What you need to do:
a – Rewrite the passage of the excerpt on PL/pgSQL query plans starting with "You can inspect" and going on through "REPLACE FUNCTION process()", putting "auto_explain" in place of "auto-explain".
b – Extend the excerpt on PL/pgSQL query plans with the passage that would follow its final sentence.

START Excerpt provided

PL/pgSQL can cache query plans, but only within the same session and (in pg 9.2+ at least) only after a couple of executions have shown the same query plan to work best repeatedly. If you suspect this going wrong for you, you can work around it with dynamic SQL which forces a new plan every time:
EXECUTE 'SELECT function1()';
However, the most likely candidate I see is invalidated statistics that lead to inferior query plans. SELECT / PERFORM statements (same thing) inside the function are run in quick succession, there is no chance for autovacuum to kick in and update statistics between one function and the next. If one function substantially alters data in a table the next function is working with, the next function might base its query plan on outdated information. Typical example: A table with a few rows is filled with many thousands of rows, but the next plan still thinks a sequential scan is fastest for the "small" table. You state:
when I sum the time that each function takes by itself, the total is
200 seconds, while the time that the function process() takes is more
than one hour!
What exactly does "by itself" mean? Did you run them in a single transaction or in individual transactions? Maybe even with some time in between? That would allow autovacuum to update statistics (it's typically rather quick) and possibly lead to completely different query plans based on the changed statistic.
You can inspect query plans inside plpgsql functions with auto-explain
Postgres query plan of a UDF invocation written in pgpsql
If you can identify such an issue, you can force ANALYZE in between statements. Being at it, for just a couple of SELECT / PERFORM statements you might as well use a simpler SQL function and avoid plan caching altogether (but see below!):
CREATE OR REPLACE FUNCTION process()
RETURNS text
LANGUAGE sql AS
$func$
SELECT function1();
ANALYZE some_substantially_affected_table;
SELECT function2();
SELECT function3();
ANALYZE some_other_table;
SELECT function4();
SELECT 'process ended'; -- only last result is returned
$func$;
Also, as long as we don't see the actual code of your called functions, there can be any number of other hidden effects.

END Excerpt provided
START Dataset entries

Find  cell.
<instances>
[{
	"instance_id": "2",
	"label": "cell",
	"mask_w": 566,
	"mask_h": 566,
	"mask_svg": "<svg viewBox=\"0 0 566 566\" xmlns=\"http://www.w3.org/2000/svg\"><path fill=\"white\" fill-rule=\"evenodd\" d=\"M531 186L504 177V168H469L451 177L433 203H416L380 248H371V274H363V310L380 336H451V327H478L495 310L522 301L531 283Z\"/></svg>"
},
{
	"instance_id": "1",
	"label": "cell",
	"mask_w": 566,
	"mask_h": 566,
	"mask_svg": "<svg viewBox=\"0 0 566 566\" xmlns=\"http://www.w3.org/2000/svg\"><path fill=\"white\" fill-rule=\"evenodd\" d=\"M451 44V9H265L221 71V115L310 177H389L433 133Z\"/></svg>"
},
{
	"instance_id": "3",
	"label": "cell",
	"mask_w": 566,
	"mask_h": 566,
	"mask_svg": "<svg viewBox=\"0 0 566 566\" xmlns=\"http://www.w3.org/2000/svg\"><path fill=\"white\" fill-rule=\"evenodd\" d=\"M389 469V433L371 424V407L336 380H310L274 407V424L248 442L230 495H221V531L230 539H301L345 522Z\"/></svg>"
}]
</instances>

END Dataset entries

Expected results:
a –
You can inspect query plans inside plpgsql functions with auto_explain
Postgres query plan of a UDF invocation written in pgpsql
If you can identify such an issue, you can force ANALYZE in between statements. Being at it, for just a couple of SELECT / PERFORM statements you might as well use a simpler SQL function and avoid plan caching altogether (but see below!):
CREATE OR REPLACE FUNCTION process()

b –
Example: you could SET LOCAL ... some configuration parameter to improve the performance of your function1(). If called in separate transactions that won't affect the rest. The effect only last till the end of the transaction. But if called in a single transaction it affects the rest, too ...
Basics:
Difference between language sql and language plpgsql in PostgreSQL functions
PostgreSQL Stored Procedure Performance
Plus: transactions accumulate locks, which binds an increasing amount of resources and may cause increasing friction with concurrent processes. All locks are released at the end of a transaction. It's better to run big functions in separate transactions if at all possible, not wrapped in a single function (and thus transaction). That last item is related to what #klin and IMSoP already covered.
Warning for future readers (2015-05-30).
The technique described in the question is one of the smartest ways to effectively block the server.
In some corporations the use of this technology can meet with the reward in the form of immediate termination of the employment contract.
Attempts to improve this method are useless. It is simple, beautiful and sufficiently effective.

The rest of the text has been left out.